BNP argues that it broke no European laws… That is true enough, to Europe’s shame… It is also true that the underlying transactions had nothing to do with America, but because they were denominated in dollars they had to be cleared in New York, which provided America’s lawmen with a toehold.
But the guilt of a suspect and the justice of a cause do not make a tribunal fair. And America’s system for pursuing errant banks, especially foreign ones, is anything but fair… BNP had little choice but to settle. Defeat in court might have led to the loss of its American banking licence—a death sentence for a big international bank. America’s prosecutors can also wield the threat of criminal charges against individual bankers.
Bank against the wall
Not only were BNP’s tormentors, such as Benjamin Lawsky, New York’s politically ambitious banking regulator, able more or less to dictate their terms, they also had an incentive to make the fine as big as possible because the agencies involved divvied up much of it among themselves. Mr Lawsky’s outfit gets $2 billion, four times its annual budget, which it will triumphantly deposit in New York state’s depleted coffers.
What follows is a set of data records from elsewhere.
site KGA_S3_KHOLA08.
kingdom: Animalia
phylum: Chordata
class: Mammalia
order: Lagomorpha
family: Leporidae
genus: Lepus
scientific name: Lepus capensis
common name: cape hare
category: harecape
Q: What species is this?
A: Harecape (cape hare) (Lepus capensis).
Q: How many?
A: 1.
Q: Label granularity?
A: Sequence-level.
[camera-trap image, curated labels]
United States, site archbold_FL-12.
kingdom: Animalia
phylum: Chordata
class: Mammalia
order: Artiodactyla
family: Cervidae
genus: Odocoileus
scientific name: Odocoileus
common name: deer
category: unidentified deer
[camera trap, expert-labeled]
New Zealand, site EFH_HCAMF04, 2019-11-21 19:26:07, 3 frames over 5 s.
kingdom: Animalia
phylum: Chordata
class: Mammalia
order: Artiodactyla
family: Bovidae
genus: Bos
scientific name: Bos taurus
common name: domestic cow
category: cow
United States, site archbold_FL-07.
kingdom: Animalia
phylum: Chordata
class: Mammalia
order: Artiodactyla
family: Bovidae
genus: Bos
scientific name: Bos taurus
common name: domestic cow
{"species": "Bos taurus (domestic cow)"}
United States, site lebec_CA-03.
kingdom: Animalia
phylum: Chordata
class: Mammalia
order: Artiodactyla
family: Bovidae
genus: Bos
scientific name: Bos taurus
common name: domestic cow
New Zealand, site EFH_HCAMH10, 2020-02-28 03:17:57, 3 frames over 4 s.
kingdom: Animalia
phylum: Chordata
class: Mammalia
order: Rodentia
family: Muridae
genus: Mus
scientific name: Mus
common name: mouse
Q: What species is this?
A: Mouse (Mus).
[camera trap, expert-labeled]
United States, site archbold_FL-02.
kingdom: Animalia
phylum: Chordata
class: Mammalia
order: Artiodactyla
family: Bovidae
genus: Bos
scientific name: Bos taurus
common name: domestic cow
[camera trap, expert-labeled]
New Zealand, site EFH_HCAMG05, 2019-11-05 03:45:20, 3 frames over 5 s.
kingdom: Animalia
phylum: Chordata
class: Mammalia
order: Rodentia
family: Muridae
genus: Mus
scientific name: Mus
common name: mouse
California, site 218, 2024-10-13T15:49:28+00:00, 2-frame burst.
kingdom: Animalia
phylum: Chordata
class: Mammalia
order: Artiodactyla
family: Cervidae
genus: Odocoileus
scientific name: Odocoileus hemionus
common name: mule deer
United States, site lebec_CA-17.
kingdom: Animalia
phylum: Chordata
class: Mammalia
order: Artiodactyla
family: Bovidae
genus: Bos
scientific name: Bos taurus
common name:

There are no meaningful checks on this process, let alone a plausible procedure for BNP to appeal. Bank bosses cannot even publicly criticise deals they agree to under extreme duress. No precedent is set and no guidance provided as to the limits of the law and the proportionality of the punishment.
So even if BNP fully deserves its punishment, the legal system that meted it out is closer to an extortion racket than justice. France’s economy minister, Arnaud Montebourg, has compared America’s pursuit of BNP to “economic warfare”. In other words, a bank that catered to mass murderers has had some success in portraying itself as a victim. Any process that can make BNP’s dealings with Sudan look anything less than shameful must be very flawed indeed.”
“Catered to mass murderers”? Is that not the story of the invasion of Iraq by the USA? Did BNP invade Sudan? Is the USA pursuing the invaders of Iraq?
No, the USA is using imperial might in ways very similar to Putin. (Putin also has laws and judges and Congress on his side, nota bene.)
Two months ago Argentina reached a settlement with the Paris Club, a group of government creditors.
On June 16th the Supreme Court of the United States decided twice in favor of NML Capital, a “vulture” fund (and subsidiary of hedge fund Elliott Management) that snatched dirt cheap bonds after Argentina’s 2001 default. The fund and its plutocratic owners have since pursued the country for the payment of all principal plus outstanding interest in US courts. For at least 1.6 billion dollars.
The ability of struggling countries to restructure their debts has been dented. Hold-outs everywhere have greater incentive to litigate; creditors who might accept exchange offers could see them gulped down by vultures, catered to by USA judges.
Those who play with fire to burn others may find where the concept of “backfiring” comes from.